Once a risky gimmick (re: Slaughterhouse Five, The Man Who Fell to Earth), time tripping has evolved into an unfortunate cliché among filmmakers wary of their own material. It must be quite daunting, imagining your scenario could easily fall to boredom in linear terms, causing you to map out elaborate schemes to bounce viewers not only from now to then, but also to alternating periods within that ‘then.’ Unless there’s a hefty payoff at the end of the jumbled journey, some of us may want our money back.
Duplicity (2009) was written and directed by Tony Gilroy, his second film as director after the impressive Michael Clayton (2007), which had its share of time tripping. There was also a nasty edge to that film, a cynicism about business and lawyers and lies. Duplicity is about those things too, but now in a sting-like setup with the soft center of a romantic entanglement. That’s between Julia Roberts and Clive Owen, both yearning to be cute. He’s too James Bond, and she’s grown somewhat matronly… and therein lies one of many problems.
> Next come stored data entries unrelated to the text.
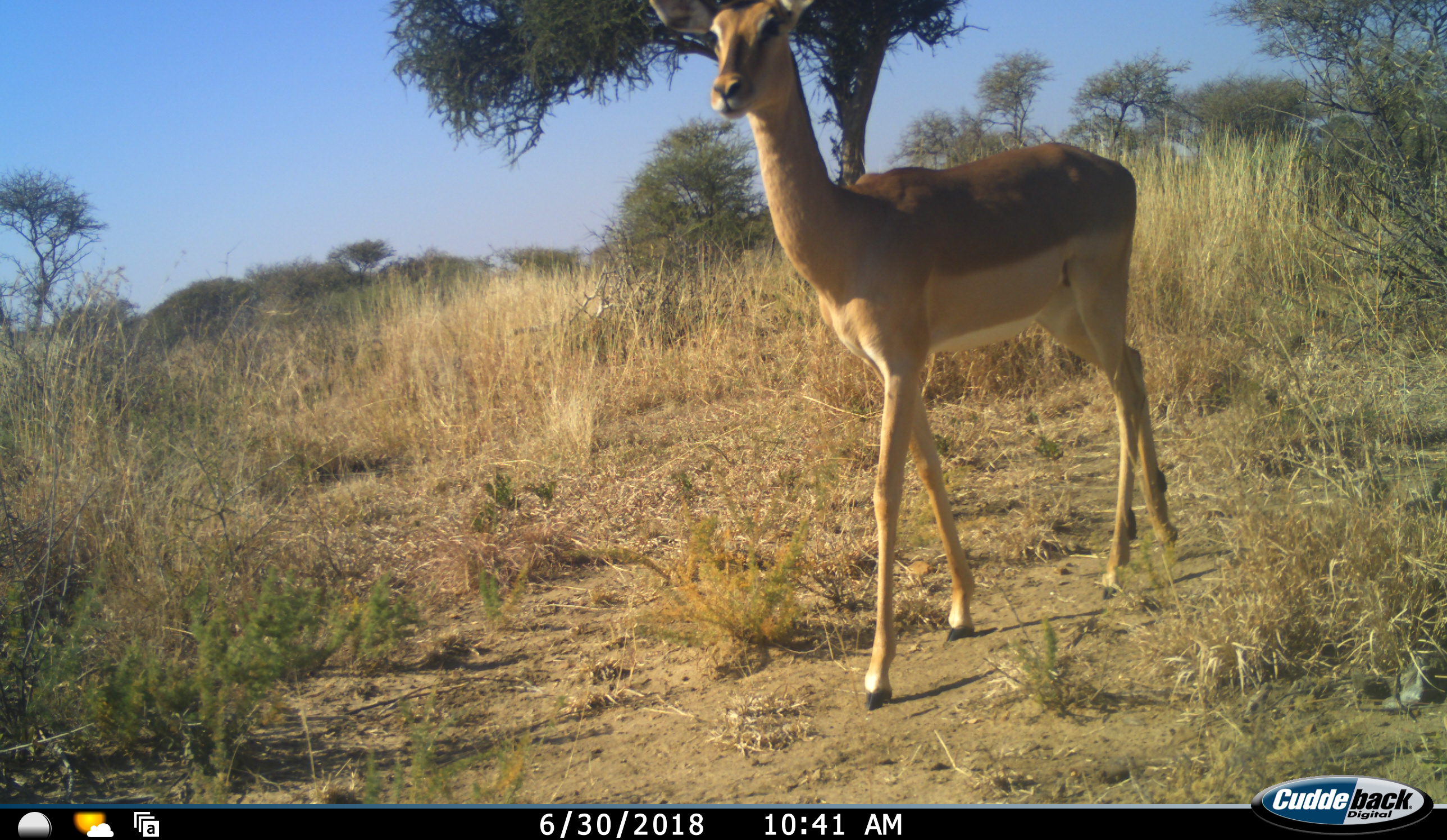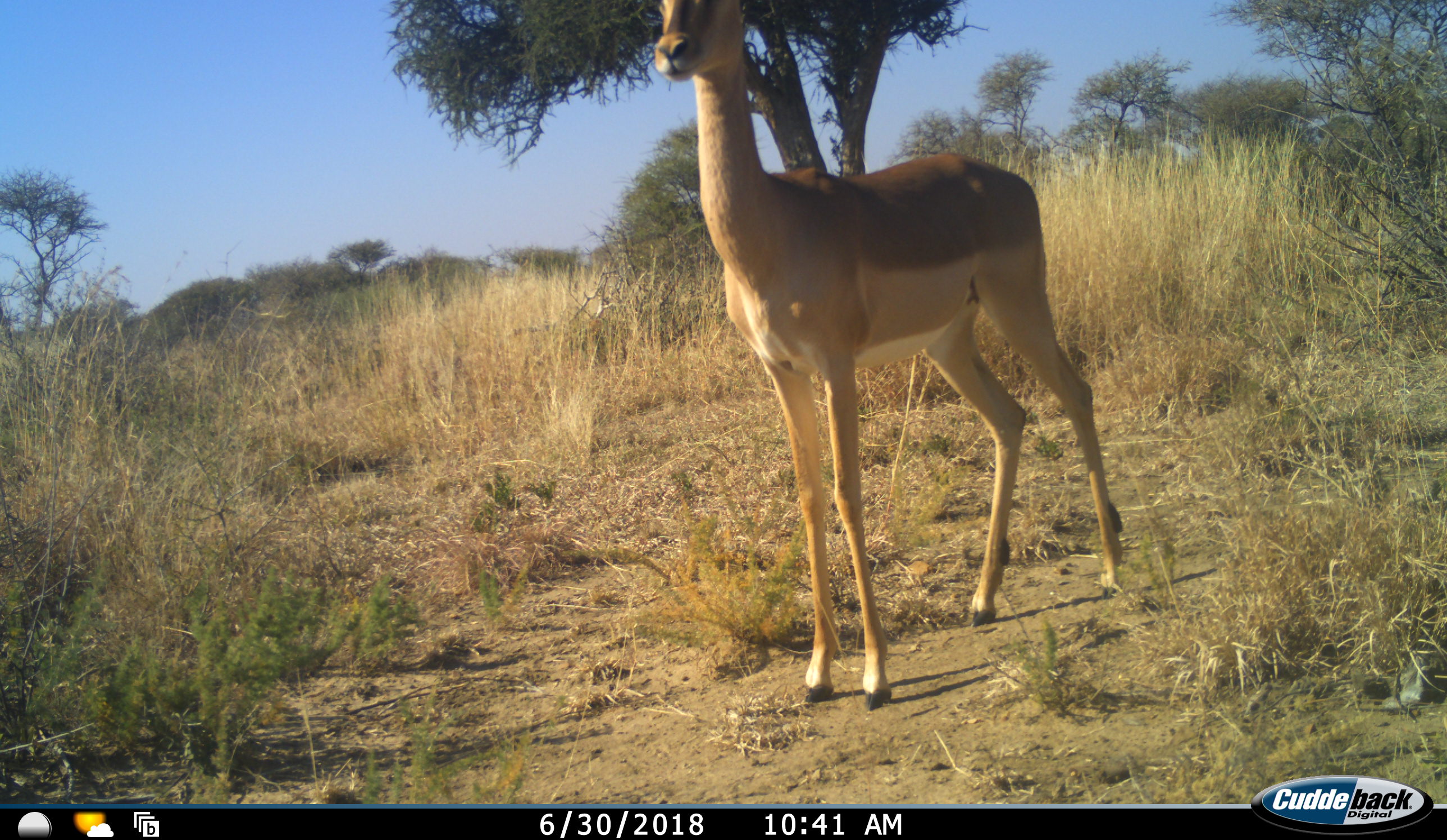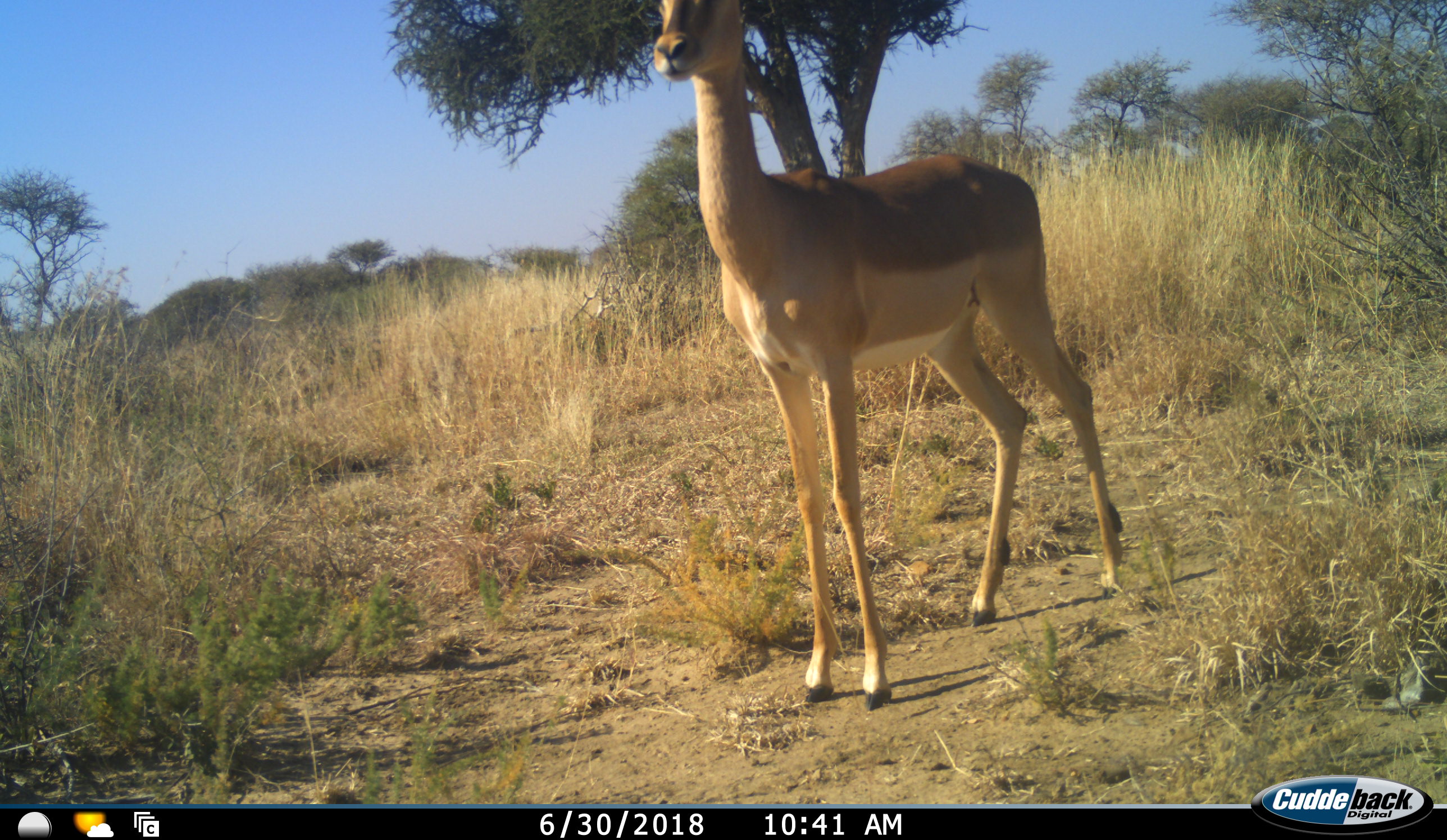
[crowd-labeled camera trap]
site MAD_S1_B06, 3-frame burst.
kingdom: Animalia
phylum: Chordata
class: Mammalia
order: Artiodactyla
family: Bovidae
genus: Aepyceros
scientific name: Aepyceros melampus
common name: impala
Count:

You may get a headache keeping up with the shifts — at one point there’s a flashback ala The Exterminating Angel, but the momentary reiteration (a repeated exchange between Owens and Roberts) seems less a nod to surrealism than simply a sloppy gaffe. At which point Gilroy would step in and ask, “or is it?” By that time, there may not be patience enough to entertain the question.
Here’s a novel idea targeted at post-9-11 urban paranoia: city gangs disguised in masks descend on subway cars and terrorize commuters with intricately choreographed hip hop dance routines. During its first fifteen minutes, Step Up 2: The Streets (2008) threatens to breathe welcome, long-overdue life into a dormant branch of the musical, with muscle and verve and passion. Then, as if frightened of its own potential, the scenario (by Toni Ann Johnson and Karen Barna, directed by Jon Chu) detours into familiar Fame territory, losing itself in weak characters and rigged situations, blundering on with way too little dance, even less music and far too much soap opera. There’s the contrived showstopping finale, ruinously shot in the rain, grossly distracting and an insult to a group of fine, attractive dancers. This film should be remade — sooner than later — by filmmakers who’ve got flow… sk1llz… game… whatever.